Bendiciones

¿Por qué unos reciben las bendiciones y otros no?

Con un gran despliegue de poder sobre Egipto, Dios sacó de la esclavitud a los israelitas. Los guió durante toda su travesía en el desierto y, aunque fue un recorrido difícil (pues Dios permite los desiertos para formar nuestro carácter) nunca los dejó solos. El Señor quería llevar a su pueblo a la tierra de Canaán, una tierra donde, según la Biblia, fluía leche y miel, donde había abundancia y nunca más sufrirían carencias de ningún tipo, porque el mayor deseo de Dios desde siempre es que seamos felices. Pero aunque salieron de la esclavitud millones de israelitas, muy pocos disfrutaron de esa tierra, ¿por qué?

Dios dijo al pueblo:

«Si tú escuchas con atención la voz del Señor tu Dios, y cumples y pones en práctica todos los mandamientos que hoy te mando cumplir, el Señor tu Dios te exaltará sobre todas las naciones de la tierra. Si escuchas la voz del Señor tu Dios, todas estas bendiciones vendrán sobre ti, y te alcanzarán» (Deuteronomio 28:1 y 2).

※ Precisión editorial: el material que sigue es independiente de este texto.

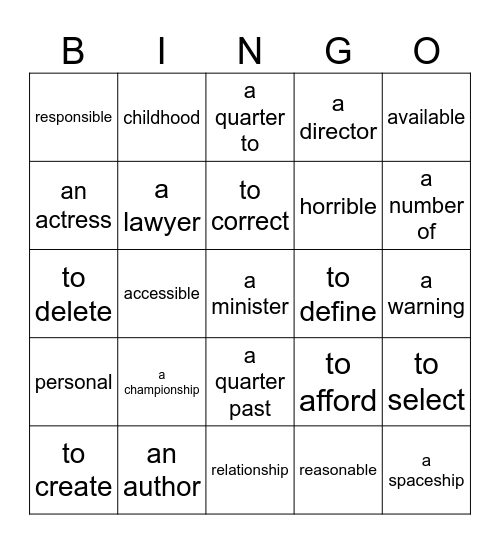 | B | I | N | G | O |
|---|---|---|---|---|
| responsible | childhood | a quarter to | a director | available |
| an actress | a lawyer | to correct | horrible | a number of |
| to delete | accessible | a minister | to define | a warning |
| personal | a championship | a quarter past | to afford | to select |
| to create | an author | relationship | reasonable | a spaceship |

En seguida, Dios prometió bendiciones en todos los aspectos, materiales, espirituales y físicas…

¿Difícil de entender? No, por supuesto. Lo difícil es cumplir con la condición, pues dice que eso pasaría «si escucharan… si cumplieran y pusieran en práctica TODOS los mandamientos…». Obedecer a Dios y seguir sus consejos no es imposible, pero exige sacrificio de la propia voluntad.

Todos los héroes de la fe del pasado (los personajes que la Biblia menciona fueron muy bendecidos por Dios) cambiaron de vida solo a través de ese esfuerzo, de la obediencia y entrega completa y sin restricciones. Cuando ellos obedecieron a Dios, Él se manifestó en sus vidas.

¿Por qué Dios no bendice a todos? Porque no todos están interesados en hacer la voluntad de Dios. Muchos creen que hacerlo es esclavizarse, pero no lo es. Se trata de tomar decisiones más sabias, inteligentes, acordes a la voluntad de Dios, quien siempre sabe qué es lo mejor para nosotros.

Créelo, no es tu tiempo en la iglesia, tu devoción a una religión, pastor, papa, obispo, ministro de culto, etc., lo que provocará que Dios te llene de bendiciones. Si quieres cambiar de vida solo hay una clave o método a seguir: preocúpate por saber, de verdad, cómo agradar a Dios y obedécelo. De esa forma, aunque lleguen a surgir problemas, en todos, vencerás al fin.